Doug Stover, a historian for the Cape Hatteras National Seashore. What they are seeing is the restoration process of the Bodie Island Lighthouse, which with scaffolding enveloping it, is virtually out of public view. Preparations for the renovation began last summer with work getting underway in earnest last December. To date, the scaffolding is up, the 1st order Fresnel lens that beams light 19 miles over the ocean has been taken apart and removed and the process of removing all the metal pieces of the lighthouse including the balcony and roof is underway. When some of those metal pieces return what was once old will be new again sort of.

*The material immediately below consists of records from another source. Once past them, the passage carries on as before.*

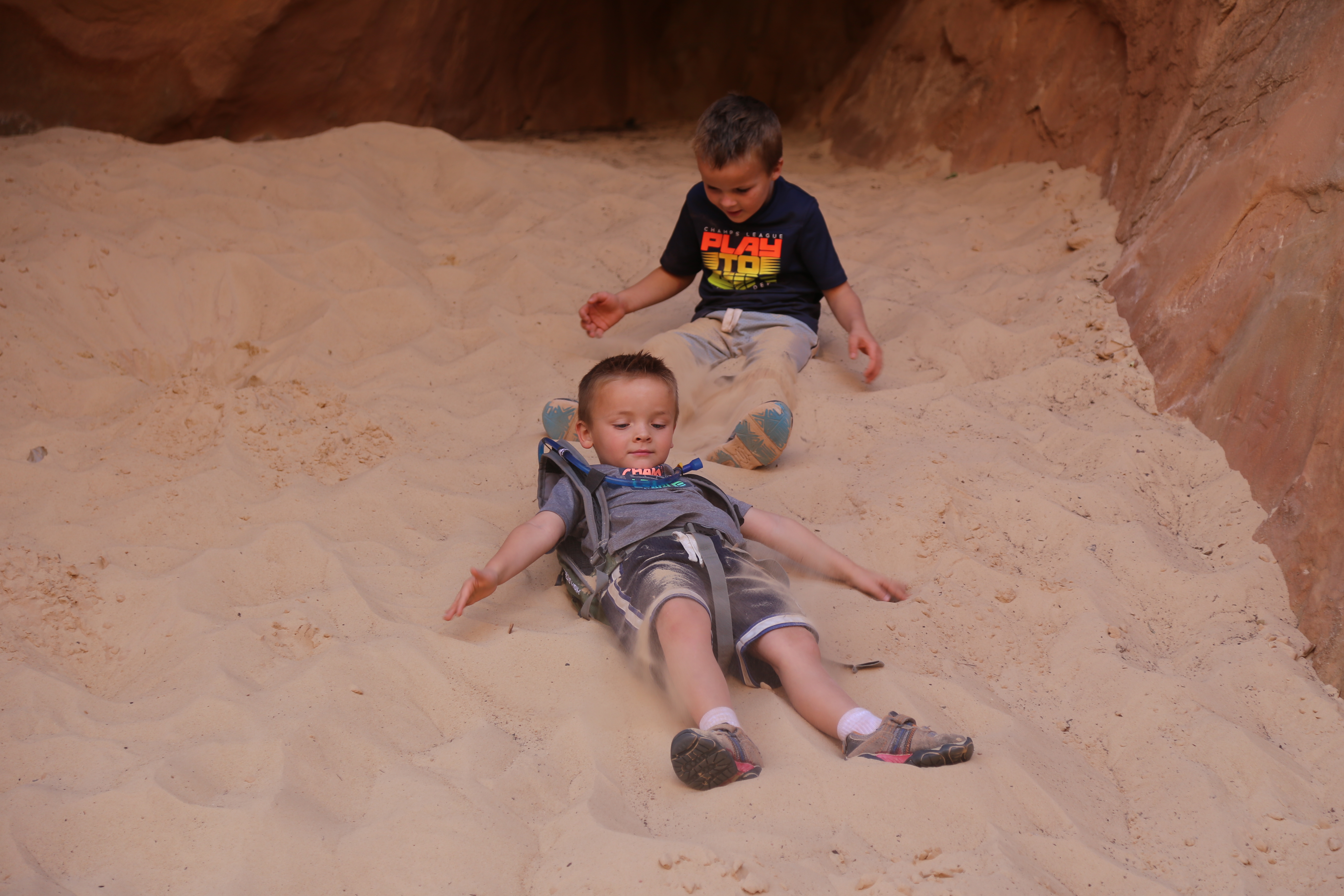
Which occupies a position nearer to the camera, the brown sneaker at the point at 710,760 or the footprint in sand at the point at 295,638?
the brown sneaker at the point at 710,760

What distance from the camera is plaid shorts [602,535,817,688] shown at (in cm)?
185

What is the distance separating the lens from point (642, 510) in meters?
2.09

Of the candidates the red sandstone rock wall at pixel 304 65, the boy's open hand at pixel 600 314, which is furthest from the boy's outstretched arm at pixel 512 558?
the red sandstone rock wall at pixel 304 65

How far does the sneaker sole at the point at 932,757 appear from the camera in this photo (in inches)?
63.2

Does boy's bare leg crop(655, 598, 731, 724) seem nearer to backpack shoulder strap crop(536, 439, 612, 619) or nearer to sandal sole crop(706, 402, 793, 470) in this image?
backpack shoulder strap crop(536, 439, 612, 619)

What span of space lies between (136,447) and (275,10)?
2.50 metres

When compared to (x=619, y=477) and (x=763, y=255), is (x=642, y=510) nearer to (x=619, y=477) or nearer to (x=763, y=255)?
(x=619, y=477)

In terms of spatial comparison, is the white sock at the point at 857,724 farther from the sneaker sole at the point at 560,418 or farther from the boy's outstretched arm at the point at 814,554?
the sneaker sole at the point at 560,418

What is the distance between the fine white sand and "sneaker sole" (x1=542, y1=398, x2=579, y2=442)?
0.51ft

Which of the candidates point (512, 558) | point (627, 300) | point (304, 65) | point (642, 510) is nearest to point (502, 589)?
point (512, 558)

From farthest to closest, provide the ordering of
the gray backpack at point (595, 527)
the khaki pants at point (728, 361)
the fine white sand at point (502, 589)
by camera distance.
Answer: the khaki pants at point (728, 361)
the gray backpack at point (595, 527)
the fine white sand at point (502, 589)

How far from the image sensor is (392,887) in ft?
4.48

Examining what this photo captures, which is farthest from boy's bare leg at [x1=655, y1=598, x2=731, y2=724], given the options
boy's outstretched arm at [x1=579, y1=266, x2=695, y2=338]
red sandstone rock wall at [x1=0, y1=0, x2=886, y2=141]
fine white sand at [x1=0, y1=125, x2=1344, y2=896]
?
red sandstone rock wall at [x1=0, y1=0, x2=886, y2=141]

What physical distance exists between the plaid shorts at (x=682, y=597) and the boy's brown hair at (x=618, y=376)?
426mm
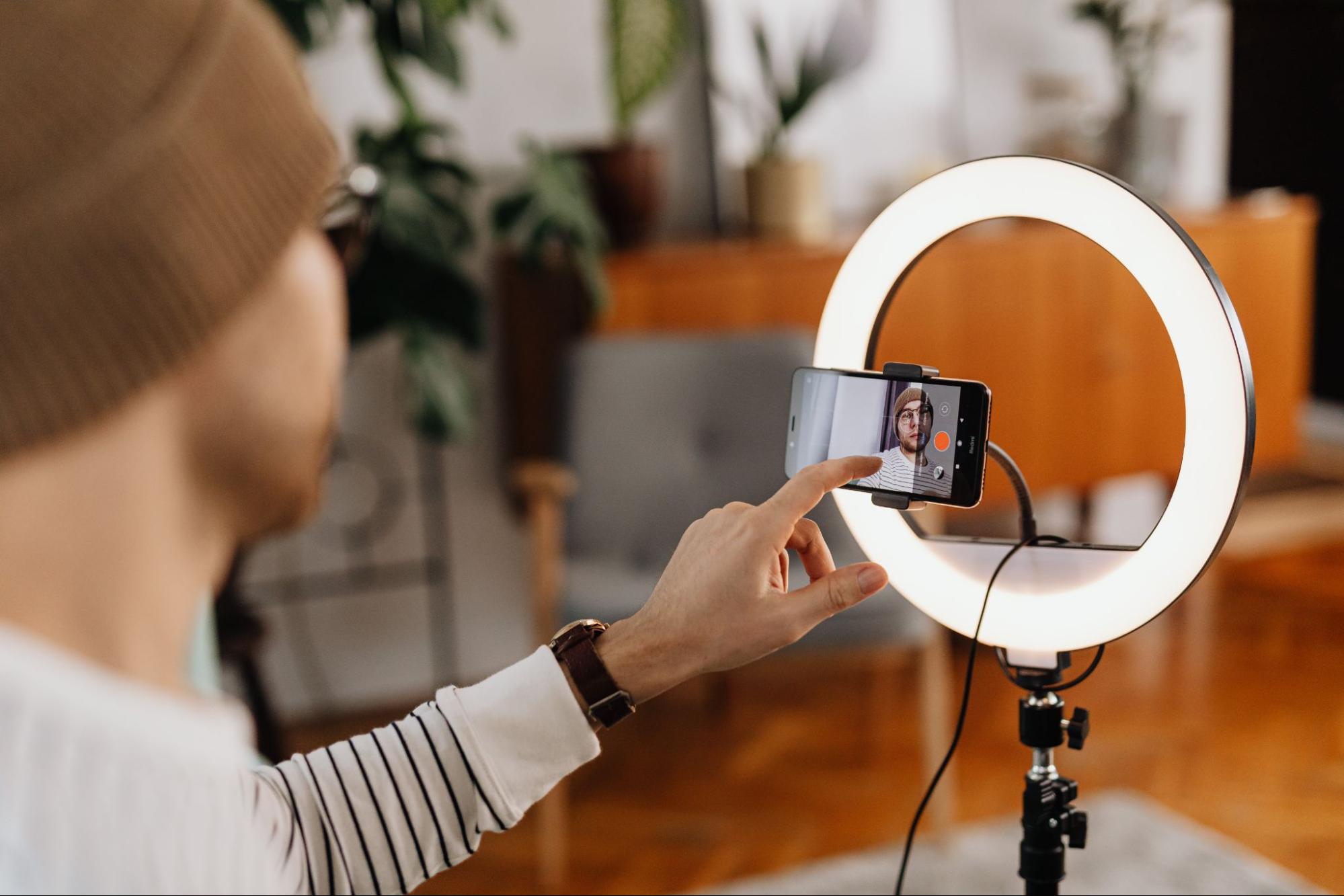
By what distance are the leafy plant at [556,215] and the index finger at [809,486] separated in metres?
1.65

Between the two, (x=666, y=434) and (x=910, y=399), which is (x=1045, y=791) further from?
(x=666, y=434)

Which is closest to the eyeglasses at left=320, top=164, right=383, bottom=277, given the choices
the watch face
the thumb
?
the watch face

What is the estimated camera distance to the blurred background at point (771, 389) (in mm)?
2094

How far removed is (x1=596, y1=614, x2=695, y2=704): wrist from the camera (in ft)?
2.35

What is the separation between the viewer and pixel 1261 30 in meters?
3.55

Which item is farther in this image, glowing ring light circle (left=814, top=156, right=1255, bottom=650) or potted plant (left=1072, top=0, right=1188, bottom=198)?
potted plant (left=1072, top=0, right=1188, bottom=198)

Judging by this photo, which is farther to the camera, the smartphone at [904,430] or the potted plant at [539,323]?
the potted plant at [539,323]

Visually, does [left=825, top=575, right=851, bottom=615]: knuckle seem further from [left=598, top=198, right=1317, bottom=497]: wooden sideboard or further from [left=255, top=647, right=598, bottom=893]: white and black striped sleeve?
[left=598, top=198, right=1317, bottom=497]: wooden sideboard

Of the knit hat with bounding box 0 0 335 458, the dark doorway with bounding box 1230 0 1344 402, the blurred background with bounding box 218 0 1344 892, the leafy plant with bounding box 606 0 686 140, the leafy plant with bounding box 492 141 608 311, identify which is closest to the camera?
the knit hat with bounding box 0 0 335 458

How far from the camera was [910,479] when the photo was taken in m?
0.70

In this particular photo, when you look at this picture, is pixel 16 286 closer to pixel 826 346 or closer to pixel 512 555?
pixel 826 346

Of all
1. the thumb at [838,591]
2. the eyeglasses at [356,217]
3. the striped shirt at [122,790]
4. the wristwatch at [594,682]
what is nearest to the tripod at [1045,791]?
the thumb at [838,591]

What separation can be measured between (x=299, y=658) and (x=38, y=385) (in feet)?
8.11

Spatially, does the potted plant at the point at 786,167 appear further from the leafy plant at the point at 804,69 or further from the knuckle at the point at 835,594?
the knuckle at the point at 835,594
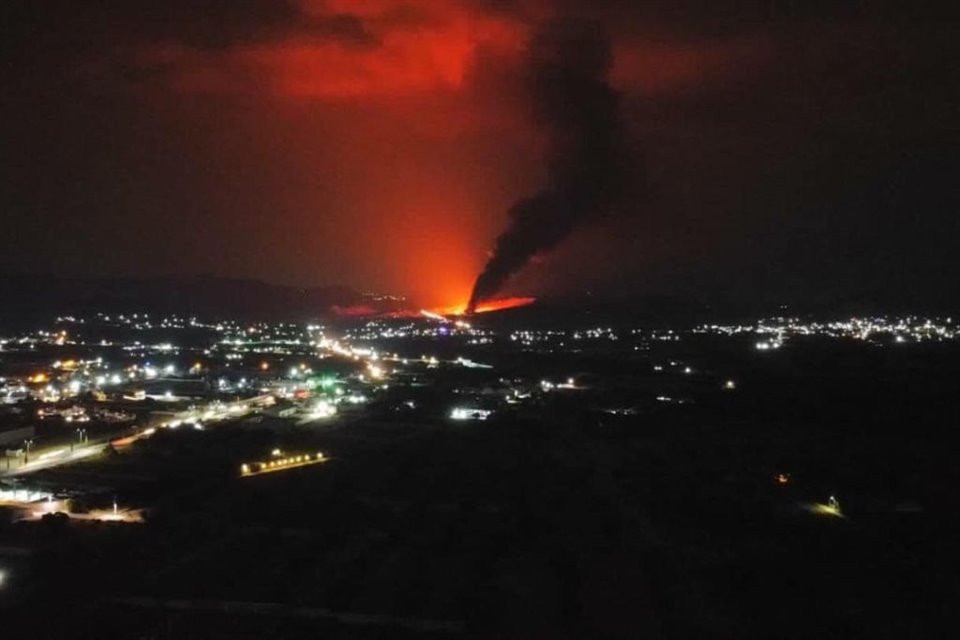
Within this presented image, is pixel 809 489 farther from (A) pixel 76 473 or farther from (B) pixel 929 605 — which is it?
(A) pixel 76 473

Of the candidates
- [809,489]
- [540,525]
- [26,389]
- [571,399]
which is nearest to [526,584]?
[540,525]

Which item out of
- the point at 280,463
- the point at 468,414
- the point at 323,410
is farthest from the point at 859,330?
the point at 280,463

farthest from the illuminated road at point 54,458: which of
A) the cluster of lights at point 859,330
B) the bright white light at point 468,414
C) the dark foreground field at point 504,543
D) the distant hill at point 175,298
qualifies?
the distant hill at point 175,298

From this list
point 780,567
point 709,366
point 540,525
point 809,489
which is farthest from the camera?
point 709,366

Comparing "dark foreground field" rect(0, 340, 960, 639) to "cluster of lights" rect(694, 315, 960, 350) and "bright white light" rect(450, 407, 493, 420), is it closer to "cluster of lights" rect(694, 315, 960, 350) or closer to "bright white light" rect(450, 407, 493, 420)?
"bright white light" rect(450, 407, 493, 420)

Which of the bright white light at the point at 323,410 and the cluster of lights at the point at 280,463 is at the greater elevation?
the bright white light at the point at 323,410

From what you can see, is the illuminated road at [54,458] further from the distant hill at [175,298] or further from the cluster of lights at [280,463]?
the distant hill at [175,298]

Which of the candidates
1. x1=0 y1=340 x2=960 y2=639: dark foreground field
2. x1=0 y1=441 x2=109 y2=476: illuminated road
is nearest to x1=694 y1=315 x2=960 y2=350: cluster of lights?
x1=0 y1=340 x2=960 y2=639: dark foreground field

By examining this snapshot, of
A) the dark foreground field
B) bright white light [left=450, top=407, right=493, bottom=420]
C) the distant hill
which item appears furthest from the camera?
the distant hill

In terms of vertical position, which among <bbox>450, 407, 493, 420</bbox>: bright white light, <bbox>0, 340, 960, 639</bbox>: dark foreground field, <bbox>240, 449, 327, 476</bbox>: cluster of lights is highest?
<bbox>240, 449, 327, 476</bbox>: cluster of lights
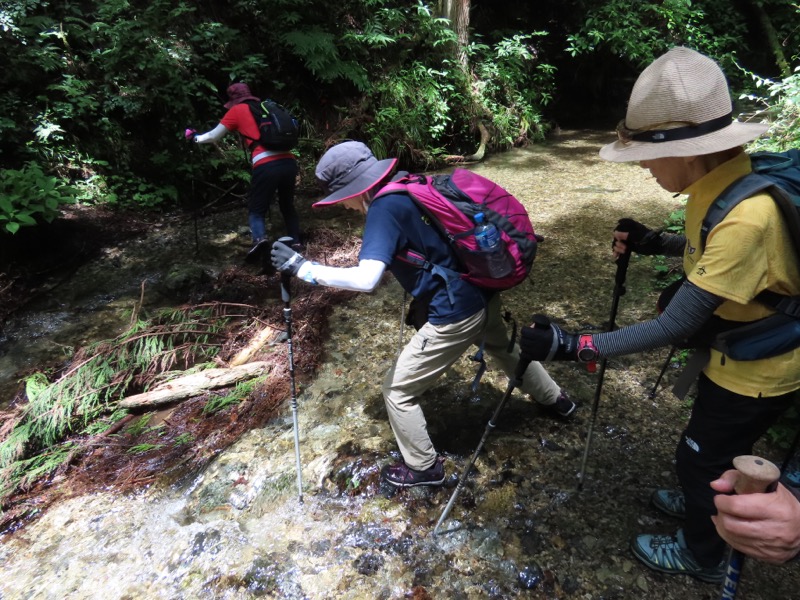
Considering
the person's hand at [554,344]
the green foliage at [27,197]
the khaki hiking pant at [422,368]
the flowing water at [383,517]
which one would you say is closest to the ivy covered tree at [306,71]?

"So at the foundry right now they are actually taking some of those historic pieces that came off the lighthouse and melting those down along with more stabilized metals such as zinc and that will help prevent the cast iron from breaking up and rusting as cast iron does. So we've begun melting those materials and pretty much the casting has gone well."
Stover says this is a relatively new technique that's running counter to what typically happens in historic preservation. With the Bodie Island Lighthouse, innovative techniques like this may be necessary to preserve it as Stover says they've found the lighthouse closed to climbers for about 15 years is in worse shape than they expected.
"Pretty much cables and brackets were holding this lighthouse together, and it was really kind of a scary situation about a week ago when we removed those cables and brackets, its like a band-aid once you cut the elastic band off, what happens, it expands and that's exactly what happened to the Bodie Island lighthouse. It did some settling during that time so we're going to have to go in and do some exploratory into the brick work, the interior of the brick, to see what's causing these hairline fractures."
There are further problems up top problems which could delay a hoped-for December 15th re-opening of the Lighthouse.
"As we removed the brackets that hold the balcony, those brackets have hairline fractures across the brackets which had been covered up with many years of paint, so now we're doing an analysis to determine if we have to replace the brackets or do interior repairs to the brackets to stabilize those."
Stover said the original contract for repair of the Lighthouse called for replacing two of those brackets but they're finding all eight may need replacement. They were due to go back up in the middle of June but if the brackets have to be replaced rather than repaired it could delay the completion of the project by 2-3 months. Stover for one is pushing for the job to be done right rather than good enough, saying he sees no sense in opening on-time to the public and then having to close it down again. It wouldn't be the first setback in regards to a Bodie Island Lighthouse this is the third erected with the 1847 lighthouse abandoned because of a poor foundation and the 1859 version destroyed during the Civil War by retreating Confederate troops. This one went up in 1872 and when opened back up with the surrounding non-developed National Park Service land will offer climbers a view that extends back nearly 150 years.
"This is one of the lighthouses that still, its one of the most beautiful views you could imagine. Today when you climb that lighthouse and you walk along that balcony the view is identical to what the keeper saw when he was there in 1872."
Doug Stover is a historian for the Cape Hatteras National Seashore. I'm George Olsen.